Before I realized that for new sites, robots.txt has already been updated, I wanted to find out what this means for existing Joomla sites and see if I could improve my SEO. The tweet by Peter would suggest that robots.txt should not block the /templates/ folder, as it did by default for new installations (see the related checklist-article that I wrote). I then checked some reading on the subject, like a recent blogpost from Google's own Webmaster Central blog, an article on PRWEB.com and an article on Forecheck.com. Using the Webmaster blog's advice, I decided to check how one of my sites (this one) looked like in my Webmaster Tools account. If you follow along, you can check if you have blocked resources or not.
Fetch as Google
Go to your Webmaster dashboard >> Crawl >> Fetch as Google. This option allows you to check how the Google bot interprets your site on the web. I set the drop-down option to Mobile - Smartphone:
Then click Fetch and Render and let the google bot do it's work. After a few seconds, it showed the result:
Apparently I get a green flag, so it's not too bad, but when you click on the Partial text, it reveals how the bot actually thinks the site looks like:
Next step was to see if I could improve this by allowing the bot to crawl the template folder for my specific template. I guess you could simply open up the entire /templates/ folder, but why offer non-relevant stuff to Google. So I added an additional line in robots.txt, allowing the exact template I use:
Then I attempted to use Fetch and Render again to see if anything changed. Unfortunately the status still showed as Partial, but apparently the main issue was solved, as the site looked a bit better now, and the structure loaded fine now:
Actually for most sites your site should be fine with just the previous action, but in my case, I wanted to see if I could get things perfect. The reason why the site was still not 100% were displayed at the bottom of the Webmaster screen:
Apparently some extension related stuff was still blocked. Whether all this is really necessary for the Google bot I'm not quite sure, but for the sake of the exercise I decided to unblock 2 more locations (try to be as specific as possible):
Now when I fetch the site, the status shows: Complete! Now you cannot click on this anymore to details, you should be confient your status is fine.

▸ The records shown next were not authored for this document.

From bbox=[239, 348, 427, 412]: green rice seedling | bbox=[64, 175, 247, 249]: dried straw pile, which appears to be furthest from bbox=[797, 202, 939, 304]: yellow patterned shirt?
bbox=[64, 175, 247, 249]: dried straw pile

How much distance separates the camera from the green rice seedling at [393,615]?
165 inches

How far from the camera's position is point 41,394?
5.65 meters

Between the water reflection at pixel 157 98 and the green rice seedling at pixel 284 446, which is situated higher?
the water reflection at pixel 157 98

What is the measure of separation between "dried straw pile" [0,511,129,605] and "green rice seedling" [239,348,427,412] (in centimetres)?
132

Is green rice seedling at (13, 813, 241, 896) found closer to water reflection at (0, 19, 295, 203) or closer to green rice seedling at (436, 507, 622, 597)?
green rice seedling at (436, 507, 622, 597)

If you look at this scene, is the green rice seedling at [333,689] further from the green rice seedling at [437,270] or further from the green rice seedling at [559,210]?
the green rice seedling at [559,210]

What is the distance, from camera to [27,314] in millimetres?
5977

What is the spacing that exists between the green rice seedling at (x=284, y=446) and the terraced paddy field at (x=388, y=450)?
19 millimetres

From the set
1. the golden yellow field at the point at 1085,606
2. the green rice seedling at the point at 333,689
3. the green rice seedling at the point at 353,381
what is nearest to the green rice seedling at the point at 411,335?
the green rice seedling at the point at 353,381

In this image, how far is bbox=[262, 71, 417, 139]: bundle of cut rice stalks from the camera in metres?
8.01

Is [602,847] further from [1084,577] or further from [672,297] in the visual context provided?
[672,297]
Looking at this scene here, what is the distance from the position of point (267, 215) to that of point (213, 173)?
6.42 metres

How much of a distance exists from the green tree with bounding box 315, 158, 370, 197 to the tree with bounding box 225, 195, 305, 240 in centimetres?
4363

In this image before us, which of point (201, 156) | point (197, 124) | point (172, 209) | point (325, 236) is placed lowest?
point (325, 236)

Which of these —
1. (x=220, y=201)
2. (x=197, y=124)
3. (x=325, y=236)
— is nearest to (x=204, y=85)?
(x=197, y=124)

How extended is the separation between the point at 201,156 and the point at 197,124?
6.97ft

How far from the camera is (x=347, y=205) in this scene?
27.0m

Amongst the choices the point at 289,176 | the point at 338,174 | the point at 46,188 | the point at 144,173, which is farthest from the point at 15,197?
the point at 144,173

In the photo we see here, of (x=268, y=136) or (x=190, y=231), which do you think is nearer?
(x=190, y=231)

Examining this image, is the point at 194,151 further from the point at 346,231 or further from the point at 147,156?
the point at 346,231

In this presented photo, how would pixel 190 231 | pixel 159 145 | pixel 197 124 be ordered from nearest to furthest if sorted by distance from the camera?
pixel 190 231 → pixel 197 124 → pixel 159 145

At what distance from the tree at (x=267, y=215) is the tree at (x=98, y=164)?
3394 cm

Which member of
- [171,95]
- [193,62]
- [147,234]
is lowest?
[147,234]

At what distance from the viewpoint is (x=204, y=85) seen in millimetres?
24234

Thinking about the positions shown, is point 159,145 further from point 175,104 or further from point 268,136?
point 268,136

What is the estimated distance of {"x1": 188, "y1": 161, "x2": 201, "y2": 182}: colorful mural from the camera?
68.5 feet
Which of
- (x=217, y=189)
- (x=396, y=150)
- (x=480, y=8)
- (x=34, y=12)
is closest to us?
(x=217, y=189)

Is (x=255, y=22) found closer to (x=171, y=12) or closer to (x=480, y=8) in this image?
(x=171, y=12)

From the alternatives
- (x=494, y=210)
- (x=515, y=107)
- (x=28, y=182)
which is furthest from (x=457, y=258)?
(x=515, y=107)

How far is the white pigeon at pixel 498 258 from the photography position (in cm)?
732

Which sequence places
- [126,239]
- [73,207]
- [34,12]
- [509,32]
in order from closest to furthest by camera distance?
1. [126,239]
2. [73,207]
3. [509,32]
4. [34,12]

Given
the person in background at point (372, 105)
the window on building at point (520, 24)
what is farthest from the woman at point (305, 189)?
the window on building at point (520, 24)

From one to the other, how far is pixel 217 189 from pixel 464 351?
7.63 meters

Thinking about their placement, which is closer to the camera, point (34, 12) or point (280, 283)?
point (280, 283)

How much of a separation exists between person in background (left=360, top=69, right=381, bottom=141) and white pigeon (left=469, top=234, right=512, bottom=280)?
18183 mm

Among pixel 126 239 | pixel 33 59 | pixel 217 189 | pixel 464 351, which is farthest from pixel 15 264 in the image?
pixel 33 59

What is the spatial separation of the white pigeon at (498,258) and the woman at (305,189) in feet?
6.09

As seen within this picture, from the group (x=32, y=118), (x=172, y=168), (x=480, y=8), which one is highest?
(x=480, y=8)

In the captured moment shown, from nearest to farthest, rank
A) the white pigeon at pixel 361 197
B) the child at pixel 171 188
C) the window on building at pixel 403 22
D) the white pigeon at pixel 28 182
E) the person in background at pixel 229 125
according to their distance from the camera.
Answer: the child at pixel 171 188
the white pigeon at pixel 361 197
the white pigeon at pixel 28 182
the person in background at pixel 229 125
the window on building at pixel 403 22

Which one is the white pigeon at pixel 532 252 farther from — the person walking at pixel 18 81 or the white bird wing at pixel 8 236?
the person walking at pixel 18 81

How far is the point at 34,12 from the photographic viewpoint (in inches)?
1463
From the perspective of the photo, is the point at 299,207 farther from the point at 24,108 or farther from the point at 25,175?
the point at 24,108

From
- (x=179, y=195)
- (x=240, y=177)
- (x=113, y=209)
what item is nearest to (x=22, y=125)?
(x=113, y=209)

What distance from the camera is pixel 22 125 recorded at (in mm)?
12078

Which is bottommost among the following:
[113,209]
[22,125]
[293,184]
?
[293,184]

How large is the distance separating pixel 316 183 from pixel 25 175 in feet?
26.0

Well, after I initially wrote this blogpost I learned that for new sites, the /templates/ and /media/ folder are no longer blocked, but for older sites you should definitely check those lines and remove them (or comment them out). Also use the Fetch and Render feature to see if there are no other resources that should be unblocked. This might just be one of those little SEO improvements that can help you to beat your competition in Google!